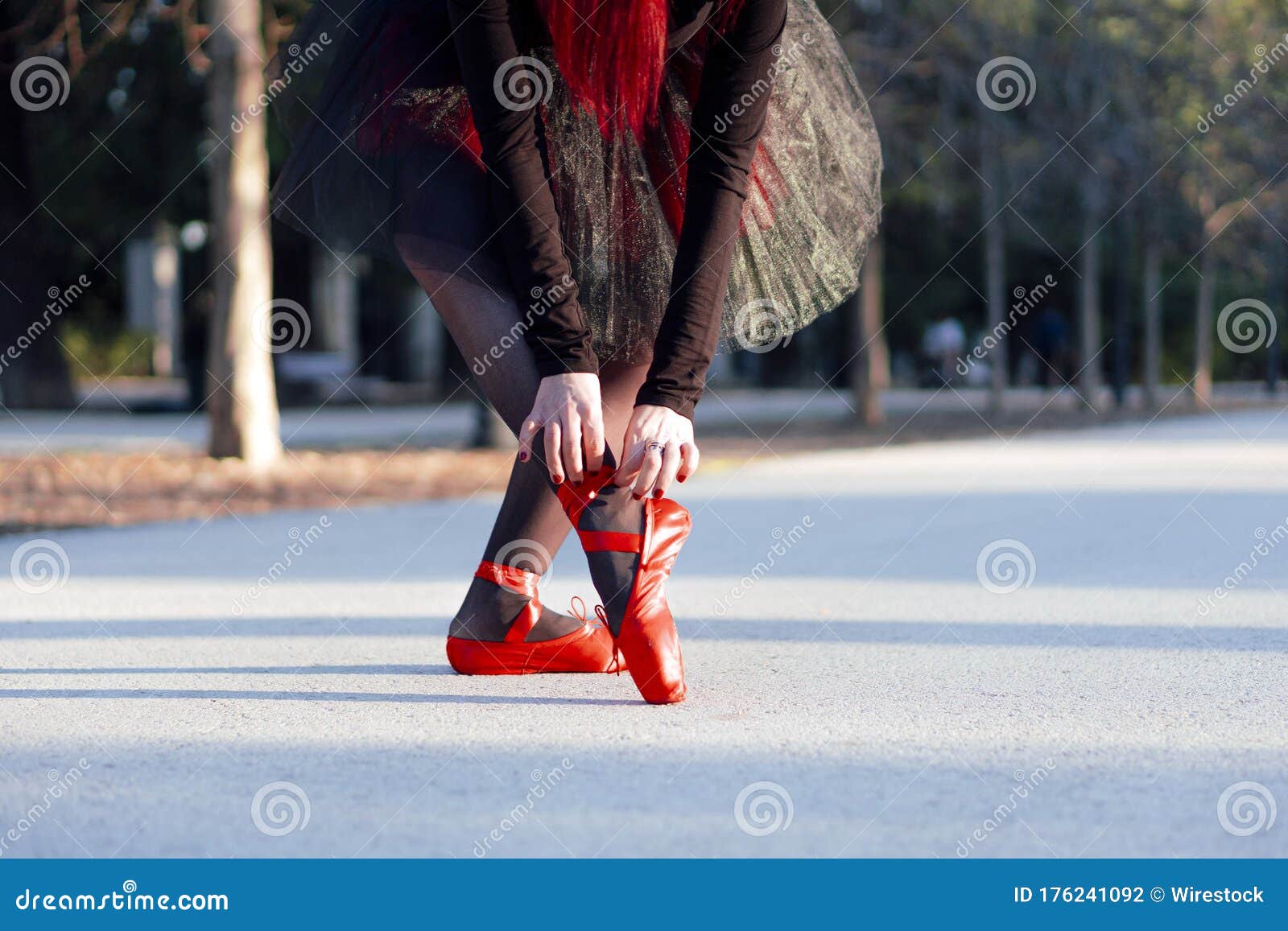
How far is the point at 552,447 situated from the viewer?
3.25m

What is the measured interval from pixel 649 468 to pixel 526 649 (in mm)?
787

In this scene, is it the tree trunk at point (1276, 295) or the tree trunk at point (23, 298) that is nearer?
the tree trunk at point (23, 298)

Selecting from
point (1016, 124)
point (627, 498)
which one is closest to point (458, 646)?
point (627, 498)

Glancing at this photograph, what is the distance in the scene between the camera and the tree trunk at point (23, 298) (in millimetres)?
19000

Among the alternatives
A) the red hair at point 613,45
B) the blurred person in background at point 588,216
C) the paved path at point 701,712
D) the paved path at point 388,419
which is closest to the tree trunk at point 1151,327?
the paved path at point 388,419

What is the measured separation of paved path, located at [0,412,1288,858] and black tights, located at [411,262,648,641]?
0.18 m

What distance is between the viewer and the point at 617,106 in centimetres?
377

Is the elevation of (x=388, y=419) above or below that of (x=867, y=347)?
below

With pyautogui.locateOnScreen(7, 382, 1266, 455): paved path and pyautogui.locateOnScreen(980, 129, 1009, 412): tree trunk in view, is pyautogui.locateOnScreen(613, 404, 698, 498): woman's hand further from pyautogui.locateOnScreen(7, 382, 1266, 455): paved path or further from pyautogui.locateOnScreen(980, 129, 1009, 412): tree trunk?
pyautogui.locateOnScreen(980, 129, 1009, 412): tree trunk

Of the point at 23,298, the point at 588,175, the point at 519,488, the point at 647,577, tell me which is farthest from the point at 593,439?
the point at 23,298

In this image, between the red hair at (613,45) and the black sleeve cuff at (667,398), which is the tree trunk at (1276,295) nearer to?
the red hair at (613,45)

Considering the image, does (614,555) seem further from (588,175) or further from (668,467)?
(588,175)

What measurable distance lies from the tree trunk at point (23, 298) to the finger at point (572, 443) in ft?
54.2

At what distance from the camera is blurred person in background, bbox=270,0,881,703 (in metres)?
3.35
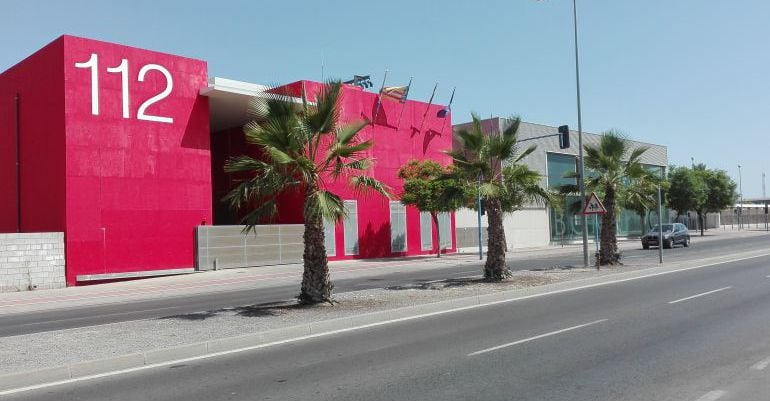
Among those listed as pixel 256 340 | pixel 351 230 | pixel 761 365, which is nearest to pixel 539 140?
pixel 351 230

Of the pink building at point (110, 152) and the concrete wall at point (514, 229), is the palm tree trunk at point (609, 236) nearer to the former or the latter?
the pink building at point (110, 152)

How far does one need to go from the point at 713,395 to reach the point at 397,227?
31.8 metres

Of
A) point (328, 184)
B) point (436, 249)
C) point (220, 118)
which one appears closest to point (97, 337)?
point (328, 184)

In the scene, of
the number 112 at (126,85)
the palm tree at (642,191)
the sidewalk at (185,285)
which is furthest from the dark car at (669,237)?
the number 112 at (126,85)

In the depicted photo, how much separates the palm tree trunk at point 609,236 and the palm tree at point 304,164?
13.6m

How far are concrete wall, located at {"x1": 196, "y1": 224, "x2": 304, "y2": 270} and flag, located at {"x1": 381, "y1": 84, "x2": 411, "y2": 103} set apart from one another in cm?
963

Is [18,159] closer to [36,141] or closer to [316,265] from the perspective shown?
[36,141]

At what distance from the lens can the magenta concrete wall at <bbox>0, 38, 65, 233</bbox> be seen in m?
26.0

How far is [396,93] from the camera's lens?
1462 inches

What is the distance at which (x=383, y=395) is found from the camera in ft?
21.8

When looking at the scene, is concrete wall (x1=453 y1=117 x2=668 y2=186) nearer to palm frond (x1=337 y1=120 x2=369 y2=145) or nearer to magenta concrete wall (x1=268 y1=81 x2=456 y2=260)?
magenta concrete wall (x1=268 y1=81 x2=456 y2=260)

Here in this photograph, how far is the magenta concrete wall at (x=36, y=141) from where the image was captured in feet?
85.3

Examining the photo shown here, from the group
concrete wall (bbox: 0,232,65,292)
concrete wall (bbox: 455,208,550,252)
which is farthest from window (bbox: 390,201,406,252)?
concrete wall (bbox: 0,232,65,292)

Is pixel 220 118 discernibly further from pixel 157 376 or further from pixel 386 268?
pixel 157 376
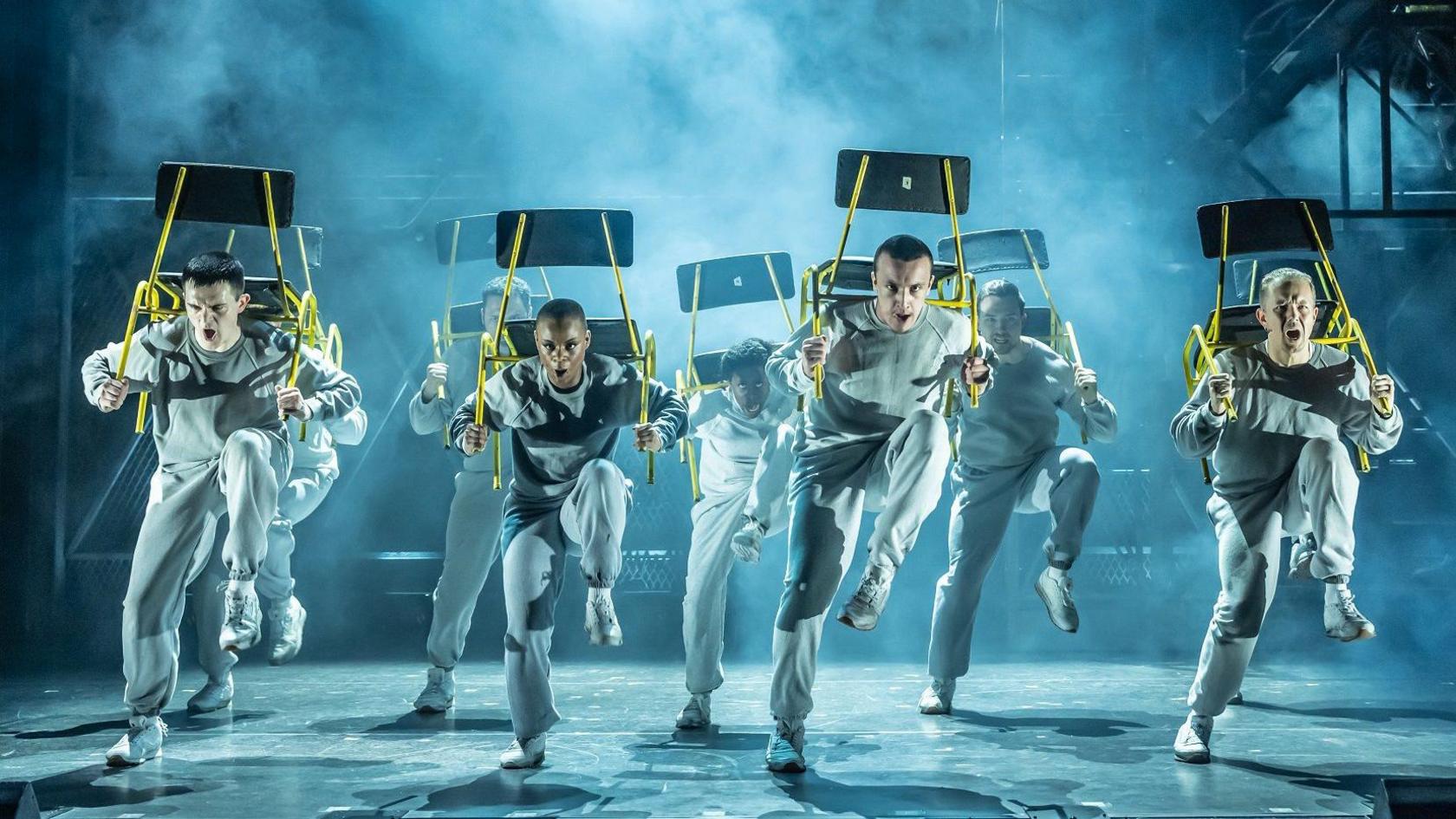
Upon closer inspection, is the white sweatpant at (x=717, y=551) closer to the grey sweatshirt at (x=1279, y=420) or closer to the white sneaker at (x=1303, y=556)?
the grey sweatshirt at (x=1279, y=420)

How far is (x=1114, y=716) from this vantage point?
16.5 ft

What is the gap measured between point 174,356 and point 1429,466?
6.94 m

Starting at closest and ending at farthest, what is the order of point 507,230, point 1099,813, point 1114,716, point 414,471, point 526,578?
point 1099,813
point 526,578
point 507,230
point 1114,716
point 414,471

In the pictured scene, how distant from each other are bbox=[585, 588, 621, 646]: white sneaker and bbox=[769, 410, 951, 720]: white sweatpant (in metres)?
0.51

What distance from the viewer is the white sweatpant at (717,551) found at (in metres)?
4.85

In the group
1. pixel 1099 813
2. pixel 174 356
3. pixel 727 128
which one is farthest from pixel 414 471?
pixel 1099 813

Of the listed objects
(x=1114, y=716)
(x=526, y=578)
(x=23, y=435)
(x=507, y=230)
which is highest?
(x=507, y=230)

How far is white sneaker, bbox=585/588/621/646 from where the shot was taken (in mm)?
3850

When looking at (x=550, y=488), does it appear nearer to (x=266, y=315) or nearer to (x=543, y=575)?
(x=543, y=575)

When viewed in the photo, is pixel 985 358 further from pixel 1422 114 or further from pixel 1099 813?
pixel 1422 114

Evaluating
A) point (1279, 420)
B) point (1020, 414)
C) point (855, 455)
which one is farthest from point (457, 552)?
point (1279, 420)

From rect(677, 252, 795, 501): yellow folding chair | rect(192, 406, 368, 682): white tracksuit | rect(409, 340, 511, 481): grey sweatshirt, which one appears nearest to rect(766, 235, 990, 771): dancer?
rect(677, 252, 795, 501): yellow folding chair

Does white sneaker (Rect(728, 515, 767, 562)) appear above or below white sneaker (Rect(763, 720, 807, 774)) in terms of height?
above

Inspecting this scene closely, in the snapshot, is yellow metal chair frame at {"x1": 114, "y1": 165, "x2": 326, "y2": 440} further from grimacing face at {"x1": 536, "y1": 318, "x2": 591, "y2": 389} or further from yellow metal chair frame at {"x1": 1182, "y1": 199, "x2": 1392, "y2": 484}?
yellow metal chair frame at {"x1": 1182, "y1": 199, "x2": 1392, "y2": 484}
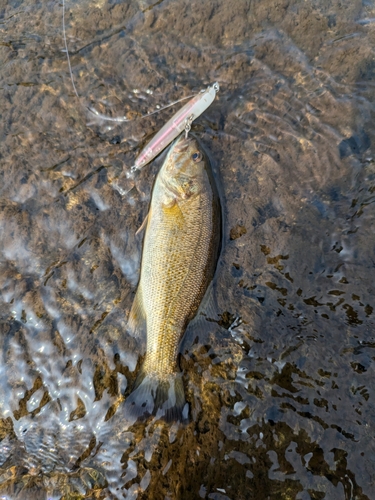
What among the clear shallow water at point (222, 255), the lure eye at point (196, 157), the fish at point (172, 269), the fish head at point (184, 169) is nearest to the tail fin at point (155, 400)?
the fish at point (172, 269)

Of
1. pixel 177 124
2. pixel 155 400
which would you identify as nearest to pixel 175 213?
pixel 177 124

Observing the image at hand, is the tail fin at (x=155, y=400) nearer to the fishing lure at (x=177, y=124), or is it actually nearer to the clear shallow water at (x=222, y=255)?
the clear shallow water at (x=222, y=255)

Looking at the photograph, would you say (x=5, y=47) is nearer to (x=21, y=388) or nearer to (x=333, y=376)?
(x=21, y=388)

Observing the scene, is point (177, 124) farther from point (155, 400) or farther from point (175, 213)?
point (155, 400)

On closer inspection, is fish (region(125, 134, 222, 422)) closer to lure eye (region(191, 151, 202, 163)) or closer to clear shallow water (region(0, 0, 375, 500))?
lure eye (region(191, 151, 202, 163))

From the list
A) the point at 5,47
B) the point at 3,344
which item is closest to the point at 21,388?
the point at 3,344

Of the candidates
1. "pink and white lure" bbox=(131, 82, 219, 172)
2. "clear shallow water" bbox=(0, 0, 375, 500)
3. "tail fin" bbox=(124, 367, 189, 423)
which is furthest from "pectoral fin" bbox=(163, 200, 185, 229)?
"tail fin" bbox=(124, 367, 189, 423)

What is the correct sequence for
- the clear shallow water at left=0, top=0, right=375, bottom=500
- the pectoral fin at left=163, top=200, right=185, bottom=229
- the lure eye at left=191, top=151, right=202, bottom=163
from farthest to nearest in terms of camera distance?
the lure eye at left=191, top=151, right=202, bottom=163
the pectoral fin at left=163, top=200, right=185, bottom=229
the clear shallow water at left=0, top=0, right=375, bottom=500
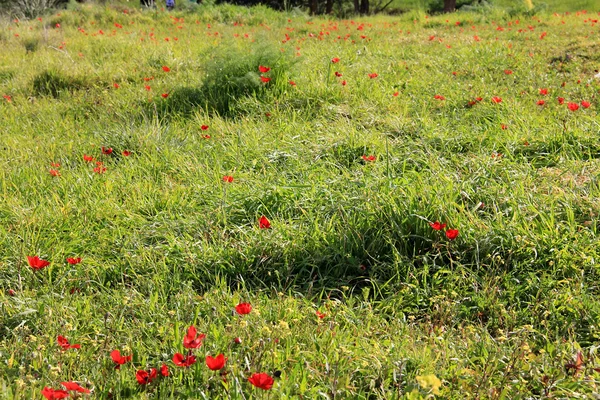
==*==
• **REQUIREMENT**
Please copy out the lines from the one containing "Observing the image" through the last line, inclusive, swapping "farther" for "further" and changing nothing else. Leave the pictures out.

• **SOLUTION FOR THIS EXERCISE**
Observing the image at hand, is the tail fin at (x=155, y=400) nearer to the fishing lure at (x=177, y=124), or is it actually nearer to the clear shallow water at (x=222, y=255)?
the clear shallow water at (x=222, y=255)

Looking at the photograph, would you say (x=5, y=47) is nearer to (x=21, y=388) or nearer to (x=333, y=376)?
(x=21, y=388)

Observing the scene, is point (177, 124) further from point (155, 400) or further from point (175, 213)?
point (155, 400)

On closer inspection, is fish (region(125, 134, 222, 422)) closer to lure eye (region(191, 151, 202, 163)) or closer to clear shallow water (region(0, 0, 375, 500))?
lure eye (region(191, 151, 202, 163))

From the list
A) the point at 5,47
B) the point at 3,344
which item is closest to the point at 21,388?
the point at 3,344

Of the candidates
1. "pink and white lure" bbox=(131, 82, 219, 172)
2. "clear shallow water" bbox=(0, 0, 375, 500)
3. "tail fin" bbox=(124, 367, 189, 423)
which is furthest from "pectoral fin" bbox=(163, 200, 185, 229)?
"tail fin" bbox=(124, 367, 189, 423)

What is the correct sequence for
- the clear shallow water at left=0, top=0, right=375, bottom=500
- the pectoral fin at left=163, top=200, right=185, bottom=229
- the lure eye at left=191, top=151, right=202, bottom=163
from farthest to nearest in terms of camera distance?
the lure eye at left=191, top=151, right=202, bottom=163
the pectoral fin at left=163, top=200, right=185, bottom=229
the clear shallow water at left=0, top=0, right=375, bottom=500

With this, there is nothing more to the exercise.